- PROVIDED PASSAGE
Content starts
The EXECUTE AS OWNER ensures that the owner of the module is the person with the security context for executing the module. The owner must be an individual user and not a member of the Windows group or database role. The Principal ID value is stored in the execute_as_principal_id column in the sys.sql_modules catalog view and can be referenced during module execution. This can be applied to functions, stored procedures and data modification language triggers with data base scope.
Granular permissions have been enhanced in SQL Server 2005. Though fixed server and database roles introduced in SQL Server 2000 are still supported, custom database roles, application roles, server logins and database users can be granted granunar permissions in the new environment. All securable objects have been grouped into server, database or schema scopes. While server level permission applies to logins, database level permissions are to be assigned to users. The Server level permissions are stored in sys.server_permissions catalog view and Database permissions reside in sys.database_permissions catalog view.
Permissions can be granted, denied or revoked. The permissions at higher levels are reflected granularly at the lower levels. This simplifies the implementation rule of least privilege. The common permissions of SQL Server 2000 and earlier such as EXECUTE, SELECT, or TAKE OWNERSHIP have been extended to offer new possibilities of implementation. Several new permissions have also been introduced in the Beta version. CONTROL gives all permissions to the object owner. ALTER permits the object owner to alter the properties of the object. This can be limited by the scope. ALTER TRACE allows the user run the Profiler without being a member of the SysAdmin fixed server role. IMPERSONATE permits the owner to impersonate another. VIEW DEFINITION provides a read access to an object’s metadata via catalog views.
Content ends
- DATA FOR REVIEW
Content starts
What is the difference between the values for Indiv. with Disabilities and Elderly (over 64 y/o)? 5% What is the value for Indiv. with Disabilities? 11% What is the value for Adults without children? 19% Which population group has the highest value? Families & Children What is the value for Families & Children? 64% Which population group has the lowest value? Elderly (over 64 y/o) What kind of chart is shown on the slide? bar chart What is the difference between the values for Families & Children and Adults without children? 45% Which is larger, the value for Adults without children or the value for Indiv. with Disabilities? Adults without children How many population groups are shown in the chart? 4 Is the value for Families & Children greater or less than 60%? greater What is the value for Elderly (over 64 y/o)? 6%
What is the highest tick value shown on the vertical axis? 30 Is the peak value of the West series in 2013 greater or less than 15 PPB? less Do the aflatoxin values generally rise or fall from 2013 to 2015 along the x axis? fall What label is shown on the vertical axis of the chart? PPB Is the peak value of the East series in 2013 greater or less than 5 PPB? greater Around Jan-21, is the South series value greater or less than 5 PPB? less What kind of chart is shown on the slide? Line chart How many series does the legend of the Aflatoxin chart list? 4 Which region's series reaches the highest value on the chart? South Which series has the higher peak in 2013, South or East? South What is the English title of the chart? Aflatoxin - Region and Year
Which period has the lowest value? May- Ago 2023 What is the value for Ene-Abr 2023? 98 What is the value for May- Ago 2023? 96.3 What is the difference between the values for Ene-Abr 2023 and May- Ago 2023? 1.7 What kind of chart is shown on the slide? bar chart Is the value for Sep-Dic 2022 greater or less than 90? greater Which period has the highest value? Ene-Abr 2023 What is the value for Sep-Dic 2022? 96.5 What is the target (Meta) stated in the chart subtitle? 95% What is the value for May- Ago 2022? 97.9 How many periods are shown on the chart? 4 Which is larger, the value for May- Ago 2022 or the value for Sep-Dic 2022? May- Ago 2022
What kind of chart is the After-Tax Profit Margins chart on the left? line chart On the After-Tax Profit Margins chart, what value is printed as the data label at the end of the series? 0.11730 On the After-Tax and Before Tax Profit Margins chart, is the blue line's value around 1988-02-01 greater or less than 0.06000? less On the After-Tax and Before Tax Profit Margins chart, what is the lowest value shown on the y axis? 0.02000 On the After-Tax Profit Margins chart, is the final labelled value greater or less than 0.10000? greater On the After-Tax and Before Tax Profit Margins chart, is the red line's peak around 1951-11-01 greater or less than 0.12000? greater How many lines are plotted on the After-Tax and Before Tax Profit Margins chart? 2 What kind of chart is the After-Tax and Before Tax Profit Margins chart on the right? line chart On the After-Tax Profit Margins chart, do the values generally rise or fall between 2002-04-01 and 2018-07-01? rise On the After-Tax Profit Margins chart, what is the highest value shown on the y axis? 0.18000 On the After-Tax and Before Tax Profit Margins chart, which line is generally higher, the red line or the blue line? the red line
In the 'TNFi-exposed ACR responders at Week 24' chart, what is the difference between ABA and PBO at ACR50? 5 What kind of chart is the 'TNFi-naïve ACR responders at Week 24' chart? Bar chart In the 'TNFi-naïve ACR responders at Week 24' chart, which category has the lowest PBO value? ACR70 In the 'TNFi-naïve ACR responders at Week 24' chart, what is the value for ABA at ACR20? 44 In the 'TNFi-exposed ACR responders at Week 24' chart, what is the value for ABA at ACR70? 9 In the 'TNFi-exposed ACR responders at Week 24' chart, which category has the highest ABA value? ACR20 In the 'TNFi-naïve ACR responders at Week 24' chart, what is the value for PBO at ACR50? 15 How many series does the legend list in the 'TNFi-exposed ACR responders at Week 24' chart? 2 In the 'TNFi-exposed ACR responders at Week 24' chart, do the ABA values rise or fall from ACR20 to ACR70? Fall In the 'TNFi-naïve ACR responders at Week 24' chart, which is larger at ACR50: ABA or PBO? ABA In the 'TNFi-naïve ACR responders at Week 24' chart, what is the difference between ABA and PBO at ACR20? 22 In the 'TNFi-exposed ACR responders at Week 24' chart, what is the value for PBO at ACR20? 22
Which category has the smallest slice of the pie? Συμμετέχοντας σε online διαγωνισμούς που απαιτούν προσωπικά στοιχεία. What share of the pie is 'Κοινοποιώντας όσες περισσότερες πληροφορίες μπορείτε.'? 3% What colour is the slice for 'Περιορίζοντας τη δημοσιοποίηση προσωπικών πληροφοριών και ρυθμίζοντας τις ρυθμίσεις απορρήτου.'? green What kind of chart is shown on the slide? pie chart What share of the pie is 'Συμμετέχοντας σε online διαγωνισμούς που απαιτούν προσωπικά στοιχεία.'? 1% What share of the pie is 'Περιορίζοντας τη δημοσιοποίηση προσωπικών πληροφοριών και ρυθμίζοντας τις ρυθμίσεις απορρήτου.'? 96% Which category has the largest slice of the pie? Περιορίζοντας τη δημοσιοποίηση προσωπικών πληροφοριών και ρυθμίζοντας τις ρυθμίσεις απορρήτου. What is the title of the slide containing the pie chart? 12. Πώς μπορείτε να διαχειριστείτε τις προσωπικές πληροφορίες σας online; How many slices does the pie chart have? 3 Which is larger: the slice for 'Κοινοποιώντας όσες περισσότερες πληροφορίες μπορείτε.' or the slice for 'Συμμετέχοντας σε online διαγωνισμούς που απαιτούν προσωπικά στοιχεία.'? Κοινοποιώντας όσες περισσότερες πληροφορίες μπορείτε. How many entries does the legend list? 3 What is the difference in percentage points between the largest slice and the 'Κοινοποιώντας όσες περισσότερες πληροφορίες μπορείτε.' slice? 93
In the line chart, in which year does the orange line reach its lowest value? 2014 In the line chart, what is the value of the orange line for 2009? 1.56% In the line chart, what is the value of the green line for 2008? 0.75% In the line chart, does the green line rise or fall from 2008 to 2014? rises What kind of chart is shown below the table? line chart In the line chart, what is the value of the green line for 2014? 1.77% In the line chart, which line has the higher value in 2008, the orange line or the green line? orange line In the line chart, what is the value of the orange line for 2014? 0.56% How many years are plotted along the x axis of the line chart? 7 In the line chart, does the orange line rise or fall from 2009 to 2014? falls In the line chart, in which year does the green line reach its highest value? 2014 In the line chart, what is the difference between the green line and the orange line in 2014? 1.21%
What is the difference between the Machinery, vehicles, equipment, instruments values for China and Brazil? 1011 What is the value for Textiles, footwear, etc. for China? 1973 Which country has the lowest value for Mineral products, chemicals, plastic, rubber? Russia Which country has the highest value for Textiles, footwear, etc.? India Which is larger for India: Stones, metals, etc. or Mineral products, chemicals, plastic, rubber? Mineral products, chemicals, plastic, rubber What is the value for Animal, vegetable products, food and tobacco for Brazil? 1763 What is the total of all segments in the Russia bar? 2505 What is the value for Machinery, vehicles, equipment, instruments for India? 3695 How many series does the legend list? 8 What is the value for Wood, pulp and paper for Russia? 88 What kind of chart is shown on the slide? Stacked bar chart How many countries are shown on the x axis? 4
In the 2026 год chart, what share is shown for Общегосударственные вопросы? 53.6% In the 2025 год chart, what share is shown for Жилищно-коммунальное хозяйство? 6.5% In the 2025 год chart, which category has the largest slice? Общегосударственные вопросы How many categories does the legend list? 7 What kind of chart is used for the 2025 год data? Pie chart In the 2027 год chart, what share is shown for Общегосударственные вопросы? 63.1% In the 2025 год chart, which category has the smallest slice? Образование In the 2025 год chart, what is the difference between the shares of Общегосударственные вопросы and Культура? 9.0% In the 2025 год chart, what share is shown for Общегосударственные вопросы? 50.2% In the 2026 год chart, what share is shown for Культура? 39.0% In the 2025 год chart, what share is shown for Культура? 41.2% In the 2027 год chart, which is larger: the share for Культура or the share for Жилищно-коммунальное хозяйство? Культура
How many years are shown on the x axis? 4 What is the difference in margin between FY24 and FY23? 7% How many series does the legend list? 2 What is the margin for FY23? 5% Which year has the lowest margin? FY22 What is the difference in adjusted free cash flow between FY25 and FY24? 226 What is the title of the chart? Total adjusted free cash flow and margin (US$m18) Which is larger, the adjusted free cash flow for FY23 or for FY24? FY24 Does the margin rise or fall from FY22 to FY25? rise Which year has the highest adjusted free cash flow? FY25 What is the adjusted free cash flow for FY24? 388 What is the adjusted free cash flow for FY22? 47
Content ends
- REQUIRED ACTIONS
[a] In the SQL Server 2005 permissions passage, which catalog view holds database-level permissions?
[b] Resume the passage on SQL Server 2005 permissions after its final sentence, keeping its plain, explanatory tone.

- ANSWERS TO THIS EXERCISE
[a] sys.database_permissions

[b]
Users are no longer permitted to directly access tables. Instead they are given access through views that encompass the server and the database settings. The permissions are set on row level. Owners can see the objects they own through catalog views and the content can be reviewed using the ANSI INFORMATION_SCHEMA views. Catalog views can be accessed using the GUI or referencing the sys.system_views using a T-SQL statement.
The SQL Server Agent operations in SQL Server 2005 has been divorced from the local Administrators group. It is no longer necessary because multiple proxy accounts can be created and separate ones assigned to individual steps of any SQL server Agent job. The required permissions and their configuration options have been changed as well. The user is required to be a member of SQLAgenetUserRole in msdb if he must create or execute jobs. Members of the SysAdmin alone can create or manage proxy accounts or define job steps that run in the security context of the SQL Server Agent account.
SQL Profiler auditing covers SQL Server 2005 activities and events generated by SQL Server 2005 Analysis Services. Enhanced auditing features also make it possible to assign triggers to Data Definition Language operations such as CREATE, ALTER and DROP.
SQL Server 2005 signatures also offer security for codes and modules. A resource can be accessed only by those who have the authority via a designated module (such as stored procedure). The new digital signatures can be executed without concern about ownership chaining, or granting direct access to underlying table or view. The access module is signed with a private key contained in a certificate to which the user is assigned permissions. When the module is launched, the certificate is added to the user’s access token.